Document passage

I am patient.

The water fast was a bust. I love food and wasn't ready to embark on that scarce journey. It needs to be planned better and possibly not during a time where I am super busy.

Regardless, not eating for about 18 hours and drinking a lot of water did clear up some of my skin.

I can now smile without pain or tearing of the skin on my cheeks. The area on my neck is still sensitive but it's not growing in size anymore which is a huge relief. I think I am going to try to plan for a monthly water fast every full moon. I will prepare by beginning and ending with a liquid fast before and after; juices, soups, broths and smoothies. It gives your digestive system a nice break and restarts the body. Or at least that's how I felt.

New affirmation of the moment. "I am patient." Life is about this journey right? We aren't trying to hurry up and die right away. So if this is our journey (tsw) then let's take what we can from it. Let's experience every bit of it, don't check out. Don't medicate to numb out completely. Hardships make us stronger and I thought I beat this once and came out lighter and brighter but apparently the universe had bigger plans. Now I am single and busy creating my career and community and I can not check out. It's harder this time, I'm in it for the long haul and everyone sees me this time. I refuse to hide out and fog my head to forget about how much it sucks. It does suck and it's painful and embarrassing and annoying to constantly explain over and over again. But I am growing modest about external attributes about myself and even others and I am spreading the word of the dangers of steroids. Let's not continue to suppress the issue like the doctors have done for years to us, let's feel it to heal it.

Dataset entries:
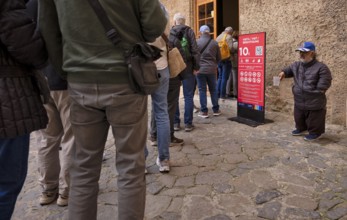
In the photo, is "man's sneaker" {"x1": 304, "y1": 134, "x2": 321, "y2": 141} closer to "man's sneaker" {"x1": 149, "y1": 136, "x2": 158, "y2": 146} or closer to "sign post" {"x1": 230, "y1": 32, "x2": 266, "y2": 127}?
"sign post" {"x1": 230, "y1": 32, "x2": 266, "y2": 127}

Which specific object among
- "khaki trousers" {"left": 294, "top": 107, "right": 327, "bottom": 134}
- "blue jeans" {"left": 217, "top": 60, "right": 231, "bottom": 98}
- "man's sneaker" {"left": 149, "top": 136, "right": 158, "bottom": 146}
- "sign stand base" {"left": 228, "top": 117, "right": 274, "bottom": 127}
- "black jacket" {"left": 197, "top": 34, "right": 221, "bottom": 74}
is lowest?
"sign stand base" {"left": 228, "top": 117, "right": 274, "bottom": 127}

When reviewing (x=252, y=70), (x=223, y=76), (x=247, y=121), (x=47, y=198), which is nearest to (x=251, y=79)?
(x=252, y=70)

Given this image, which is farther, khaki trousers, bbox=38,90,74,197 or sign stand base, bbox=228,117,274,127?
sign stand base, bbox=228,117,274,127

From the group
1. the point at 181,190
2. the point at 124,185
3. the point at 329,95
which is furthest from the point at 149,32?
the point at 329,95

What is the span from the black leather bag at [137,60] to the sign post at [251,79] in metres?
3.92

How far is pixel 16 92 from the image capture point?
163 centimetres

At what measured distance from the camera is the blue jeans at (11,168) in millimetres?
1648

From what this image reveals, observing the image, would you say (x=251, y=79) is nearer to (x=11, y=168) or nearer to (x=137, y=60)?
(x=137, y=60)

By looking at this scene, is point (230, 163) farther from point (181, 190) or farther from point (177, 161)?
point (181, 190)

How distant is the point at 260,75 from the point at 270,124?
33.2 inches

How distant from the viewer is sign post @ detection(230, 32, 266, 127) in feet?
17.9

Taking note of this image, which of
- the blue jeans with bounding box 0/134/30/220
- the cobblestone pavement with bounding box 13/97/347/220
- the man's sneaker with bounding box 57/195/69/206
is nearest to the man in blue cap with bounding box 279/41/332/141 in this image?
the cobblestone pavement with bounding box 13/97/347/220

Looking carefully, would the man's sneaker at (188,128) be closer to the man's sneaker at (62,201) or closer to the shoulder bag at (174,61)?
the shoulder bag at (174,61)

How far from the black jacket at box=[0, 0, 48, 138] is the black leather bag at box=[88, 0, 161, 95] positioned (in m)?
0.36
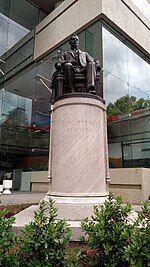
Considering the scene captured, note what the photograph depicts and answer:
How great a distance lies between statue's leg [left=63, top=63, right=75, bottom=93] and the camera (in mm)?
5941

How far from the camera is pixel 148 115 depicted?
1245 centimetres

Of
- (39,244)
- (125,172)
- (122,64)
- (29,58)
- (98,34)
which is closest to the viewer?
(39,244)

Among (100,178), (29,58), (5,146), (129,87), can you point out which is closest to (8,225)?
(100,178)

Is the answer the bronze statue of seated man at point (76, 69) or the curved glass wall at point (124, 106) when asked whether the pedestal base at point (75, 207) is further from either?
the curved glass wall at point (124, 106)

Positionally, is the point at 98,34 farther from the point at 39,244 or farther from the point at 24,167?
the point at 39,244

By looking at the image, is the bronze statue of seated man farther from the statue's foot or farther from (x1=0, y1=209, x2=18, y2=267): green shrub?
(x1=0, y1=209, x2=18, y2=267): green shrub

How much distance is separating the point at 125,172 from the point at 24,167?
587 cm

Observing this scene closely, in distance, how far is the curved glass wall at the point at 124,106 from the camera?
10906 millimetres

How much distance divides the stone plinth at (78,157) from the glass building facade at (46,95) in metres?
5.40

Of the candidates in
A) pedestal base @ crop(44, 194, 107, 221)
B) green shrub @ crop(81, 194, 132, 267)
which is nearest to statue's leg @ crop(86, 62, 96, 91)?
pedestal base @ crop(44, 194, 107, 221)

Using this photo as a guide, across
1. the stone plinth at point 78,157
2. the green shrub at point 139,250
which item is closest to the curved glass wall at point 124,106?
the stone plinth at point 78,157

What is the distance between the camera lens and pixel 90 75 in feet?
19.5

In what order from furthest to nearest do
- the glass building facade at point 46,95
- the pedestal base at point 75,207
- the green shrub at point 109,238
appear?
the glass building facade at point 46,95 → the pedestal base at point 75,207 → the green shrub at point 109,238

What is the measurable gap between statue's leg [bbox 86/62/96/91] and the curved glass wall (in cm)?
528
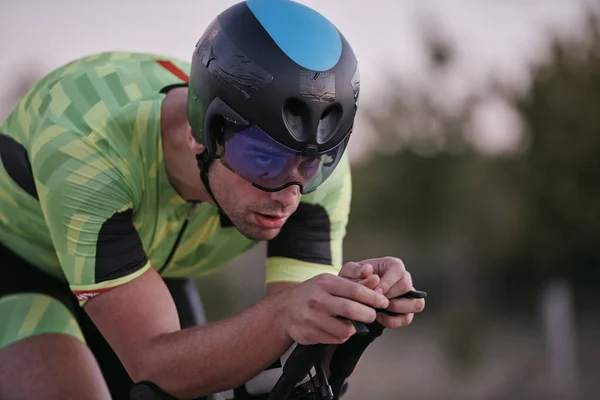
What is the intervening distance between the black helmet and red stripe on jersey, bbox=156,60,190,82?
2.40 ft

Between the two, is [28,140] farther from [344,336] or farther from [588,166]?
[588,166]

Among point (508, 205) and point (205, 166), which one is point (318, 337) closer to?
point (205, 166)

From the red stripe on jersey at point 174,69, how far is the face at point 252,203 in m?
0.74

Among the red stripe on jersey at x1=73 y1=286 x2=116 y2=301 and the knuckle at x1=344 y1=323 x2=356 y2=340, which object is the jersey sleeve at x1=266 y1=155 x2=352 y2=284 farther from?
the knuckle at x1=344 y1=323 x2=356 y2=340

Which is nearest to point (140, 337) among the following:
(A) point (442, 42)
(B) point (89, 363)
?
(B) point (89, 363)

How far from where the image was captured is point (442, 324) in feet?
64.7

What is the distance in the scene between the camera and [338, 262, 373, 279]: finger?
2.45m

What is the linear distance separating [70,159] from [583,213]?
1799 centimetres

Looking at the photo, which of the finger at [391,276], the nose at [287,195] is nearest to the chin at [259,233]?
the nose at [287,195]

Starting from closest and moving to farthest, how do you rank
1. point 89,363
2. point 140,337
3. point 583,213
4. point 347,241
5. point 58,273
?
point 140,337
point 89,363
point 58,273
point 583,213
point 347,241

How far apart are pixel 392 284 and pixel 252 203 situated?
0.70 metres

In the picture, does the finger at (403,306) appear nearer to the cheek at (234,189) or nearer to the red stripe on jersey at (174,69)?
the cheek at (234,189)

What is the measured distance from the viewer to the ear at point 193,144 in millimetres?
3150

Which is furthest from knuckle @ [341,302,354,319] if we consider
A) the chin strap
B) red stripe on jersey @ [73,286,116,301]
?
red stripe on jersey @ [73,286,116,301]
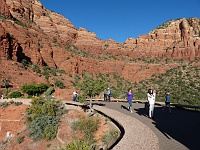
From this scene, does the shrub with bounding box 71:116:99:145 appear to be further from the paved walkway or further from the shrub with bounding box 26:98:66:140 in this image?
the paved walkway

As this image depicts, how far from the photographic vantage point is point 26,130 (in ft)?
52.8

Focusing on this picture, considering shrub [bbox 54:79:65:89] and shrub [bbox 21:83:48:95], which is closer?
shrub [bbox 21:83:48:95]

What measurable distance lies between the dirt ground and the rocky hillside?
14742mm

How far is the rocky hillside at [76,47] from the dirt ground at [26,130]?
1474 cm

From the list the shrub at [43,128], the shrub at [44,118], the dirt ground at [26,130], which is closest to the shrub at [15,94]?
the dirt ground at [26,130]

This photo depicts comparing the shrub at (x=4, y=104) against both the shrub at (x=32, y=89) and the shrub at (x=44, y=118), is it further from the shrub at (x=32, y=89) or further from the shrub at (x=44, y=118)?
the shrub at (x=32, y=89)

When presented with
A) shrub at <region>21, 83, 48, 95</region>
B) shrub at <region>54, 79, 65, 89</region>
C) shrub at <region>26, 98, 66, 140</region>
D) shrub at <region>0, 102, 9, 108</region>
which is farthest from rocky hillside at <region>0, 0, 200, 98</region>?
shrub at <region>26, 98, 66, 140</region>

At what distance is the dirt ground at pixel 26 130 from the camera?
12.9 metres

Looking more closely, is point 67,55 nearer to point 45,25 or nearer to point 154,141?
point 45,25

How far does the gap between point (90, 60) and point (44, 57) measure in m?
15.4

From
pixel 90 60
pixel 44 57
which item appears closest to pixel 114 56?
pixel 90 60

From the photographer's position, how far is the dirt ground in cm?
1294

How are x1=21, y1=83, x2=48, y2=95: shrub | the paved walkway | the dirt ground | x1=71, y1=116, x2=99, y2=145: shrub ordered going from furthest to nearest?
1. x1=21, y1=83, x2=48, y2=95: shrub
2. the dirt ground
3. x1=71, y1=116, x2=99, y2=145: shrub
4. the paved walkway

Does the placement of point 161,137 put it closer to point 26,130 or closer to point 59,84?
point 26,130
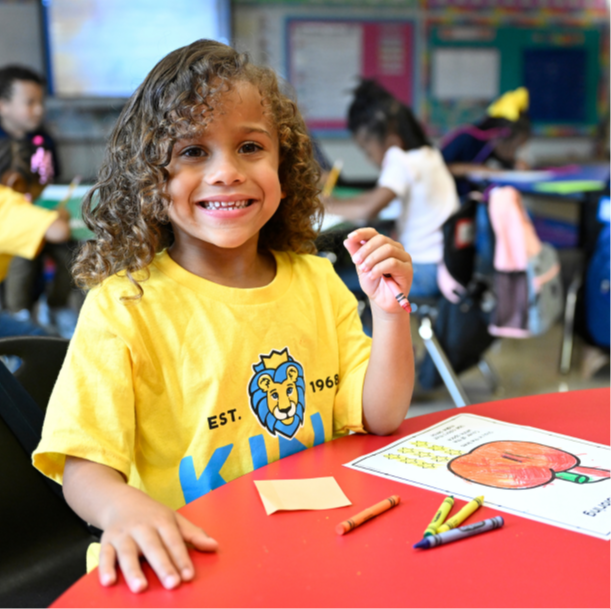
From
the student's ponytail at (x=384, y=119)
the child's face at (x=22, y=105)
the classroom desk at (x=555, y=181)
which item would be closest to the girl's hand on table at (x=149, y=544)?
the student's ponytail at (x=384, y=119)

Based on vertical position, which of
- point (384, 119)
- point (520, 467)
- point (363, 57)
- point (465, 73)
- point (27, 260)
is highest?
point (363, 57)

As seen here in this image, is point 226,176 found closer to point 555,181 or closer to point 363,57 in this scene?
point 555,181

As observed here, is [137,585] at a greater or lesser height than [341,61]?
lesser

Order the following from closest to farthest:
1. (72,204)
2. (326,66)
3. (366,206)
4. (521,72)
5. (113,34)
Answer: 1. (366,206)
2. (72,204)
3. (113,34)
4. (326,66)
5. (521,72)

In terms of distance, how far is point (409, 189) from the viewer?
2768 millimetres

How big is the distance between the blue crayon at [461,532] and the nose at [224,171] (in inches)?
18.4

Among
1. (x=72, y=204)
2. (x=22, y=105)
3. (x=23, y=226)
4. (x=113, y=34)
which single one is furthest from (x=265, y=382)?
(x=113, y=34)

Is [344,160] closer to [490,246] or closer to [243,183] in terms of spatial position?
[490,246]

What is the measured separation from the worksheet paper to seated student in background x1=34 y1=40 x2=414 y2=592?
9cm

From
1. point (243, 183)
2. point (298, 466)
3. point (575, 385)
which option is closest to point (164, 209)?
point (243, 183)

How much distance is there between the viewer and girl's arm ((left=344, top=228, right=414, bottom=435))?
81 cm

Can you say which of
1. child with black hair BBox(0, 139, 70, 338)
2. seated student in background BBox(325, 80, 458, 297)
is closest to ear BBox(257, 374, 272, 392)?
child with black hair BBox(0, 139, 70, 338)

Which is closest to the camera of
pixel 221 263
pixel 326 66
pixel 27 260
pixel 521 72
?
pixel 221 263

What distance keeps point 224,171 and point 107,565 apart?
47cm
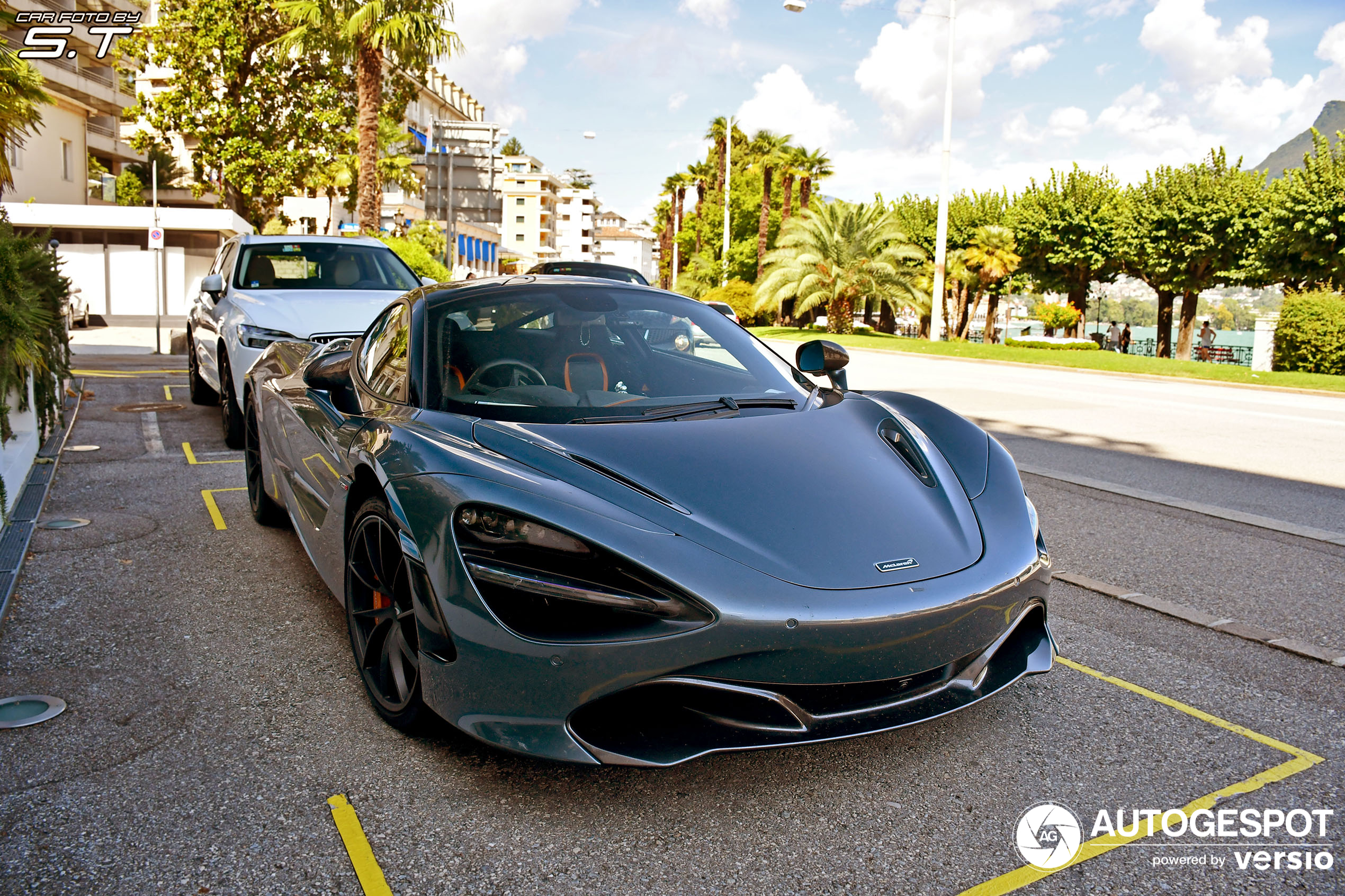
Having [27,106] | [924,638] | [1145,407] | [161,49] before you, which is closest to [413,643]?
[924,638]

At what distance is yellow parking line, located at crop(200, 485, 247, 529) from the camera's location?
5.84m

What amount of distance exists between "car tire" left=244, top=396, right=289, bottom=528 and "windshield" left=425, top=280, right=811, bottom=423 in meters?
2.22

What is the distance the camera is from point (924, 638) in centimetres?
259

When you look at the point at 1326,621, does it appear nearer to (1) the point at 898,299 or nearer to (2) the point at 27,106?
(2) the point at 27,106

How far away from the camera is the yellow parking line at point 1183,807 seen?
2.43 meters

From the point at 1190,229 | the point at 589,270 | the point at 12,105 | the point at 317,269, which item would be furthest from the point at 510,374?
the point at 1190,229

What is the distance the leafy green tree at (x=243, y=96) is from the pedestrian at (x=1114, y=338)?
36.9m

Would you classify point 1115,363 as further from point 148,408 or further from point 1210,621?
point 1210,621

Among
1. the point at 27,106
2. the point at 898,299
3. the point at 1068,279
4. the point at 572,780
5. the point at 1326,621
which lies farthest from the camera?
the point at 1068,279

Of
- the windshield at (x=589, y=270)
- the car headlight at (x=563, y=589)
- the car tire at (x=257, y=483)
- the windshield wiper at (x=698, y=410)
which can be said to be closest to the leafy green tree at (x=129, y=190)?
the windshield at (x=589, y=270)

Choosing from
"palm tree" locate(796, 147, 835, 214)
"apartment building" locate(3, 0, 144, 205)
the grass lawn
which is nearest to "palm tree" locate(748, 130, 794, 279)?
"palm tree" locate(796, 147, 835, 214)

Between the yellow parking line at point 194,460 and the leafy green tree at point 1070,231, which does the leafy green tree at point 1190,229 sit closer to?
the leafy green tree at point 1070,231

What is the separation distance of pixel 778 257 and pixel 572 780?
4128 centimetres

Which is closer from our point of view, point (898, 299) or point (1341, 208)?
point (1341, 208)
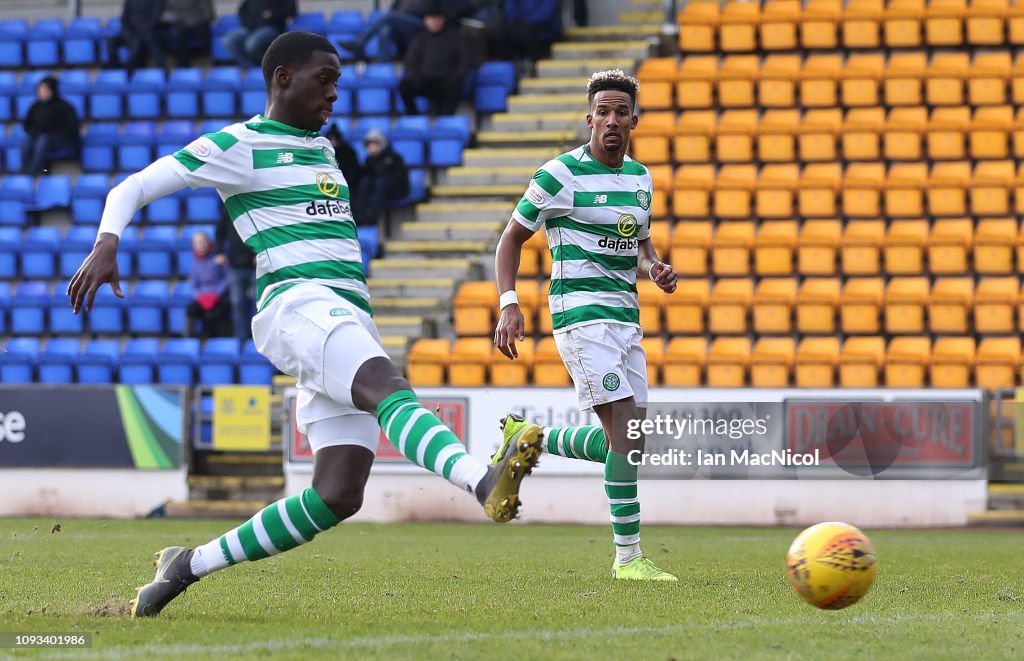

Task objective
Set down the passage from the blog post on being patient, starting at "I can now smile" and ending at "how I felt.", copied exactly.

Solution to the exercise
I can now smile without pain or tearing of the skin on my cheeks. The area on my neck is still sensitive but it's not growing in size anymore which is a huge relief. I think I am going to try to plan for a monthly water fast every full moon. I will prepare by beginning and ending with a liquid fast before and after; juices, soups, broths and smoothies. It gives your digestive system a nice break and restarts the body. Or at least that's how I felt.